--- Provided text ---
============================================================
Re: New dcache not using slab allocator?

Martin von Loewis (martin@mira.isdn.cs.tu-berlin.de)
Mon, 4 Aug 1997 10:23:35 +0200


> Aaron Tiensivu wrote:
> Umm. kmalloc()/kfree() are now built on top of the slab allocator.
> Take a look at linux/mm/slab.c and you will find these nice functions.
> That means nobody has to do anything to take advantage of slab.
> If you have used kmalloc in the kernel, you are already using slab.

However, you can do a lot better than that. Directly using a SLAB
for dcache objects gives you the following advantages:
- faster allocation: kmalloc goes through a list of slabs to find one
of the right size. This is overhead, as the right size is known
at compile time.
- less memory overhead: kmalloc's list of pools is structured in powers
of two (32, 64, 128...). If you allocate via kmalloc and don't exactly
fit into one of the slabs, you lose some bytes per object.
============================================================
--- Data block ---
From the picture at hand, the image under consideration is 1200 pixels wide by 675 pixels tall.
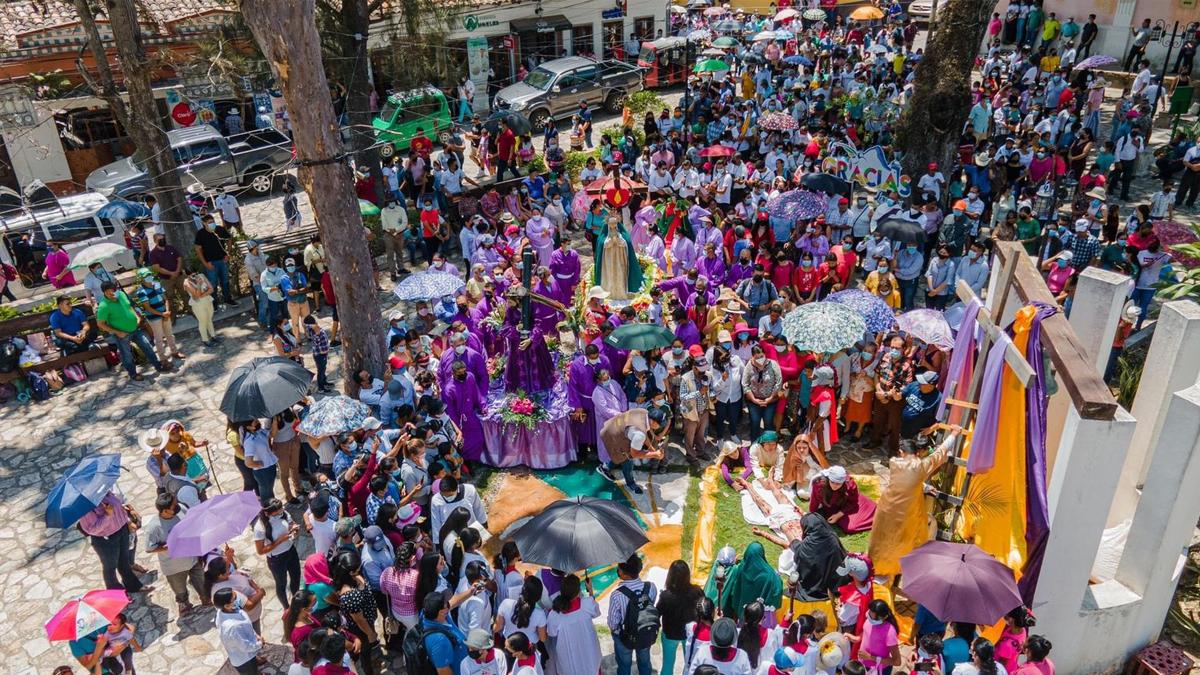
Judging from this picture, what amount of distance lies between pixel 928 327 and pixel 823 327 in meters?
============================================================
--- Set task 1 ---
Retype the mailing list message on the dcache and the slab allocator from "Mon, 4 Aug 1997" up to and including "already using slab.".
--- Set task 2 ---
Write what comes next in the mailing list message on the dcache and the slab allocator, picking up after its last sentence.

--- Task result 1 ---
Mon, 4 Aug 1997 10:23:35 +0200


> Aaron Tiensivu wrote:
> Umm. kmalloc()/kfree() are now built on top of the slab allocator.
> Take a look at linux/mm/slab.c and you will find these nice functions.
> That means nobody has to do anything to take advantage of slab.
> If you have used kmalloc in the kernel, you are already using slab.

--- Task result 2 ---
So I really don't see why there is no dedicated pool for dcache entries.
Of course, the file name associated with a dentry is variable-sized,
and should be managed using kmalloc.

For inodes, it is different: They are already allocated from a pool
(see inode.c:grow_inodes). Somebody with a good understanding of SLAB
please comment whether SLAB is more efficient than that (by whatever
measure). One advantage of using SLAB would be that inodes allocated
that way are never returned to the system. A slab might give better
behaviour in low-memory situations.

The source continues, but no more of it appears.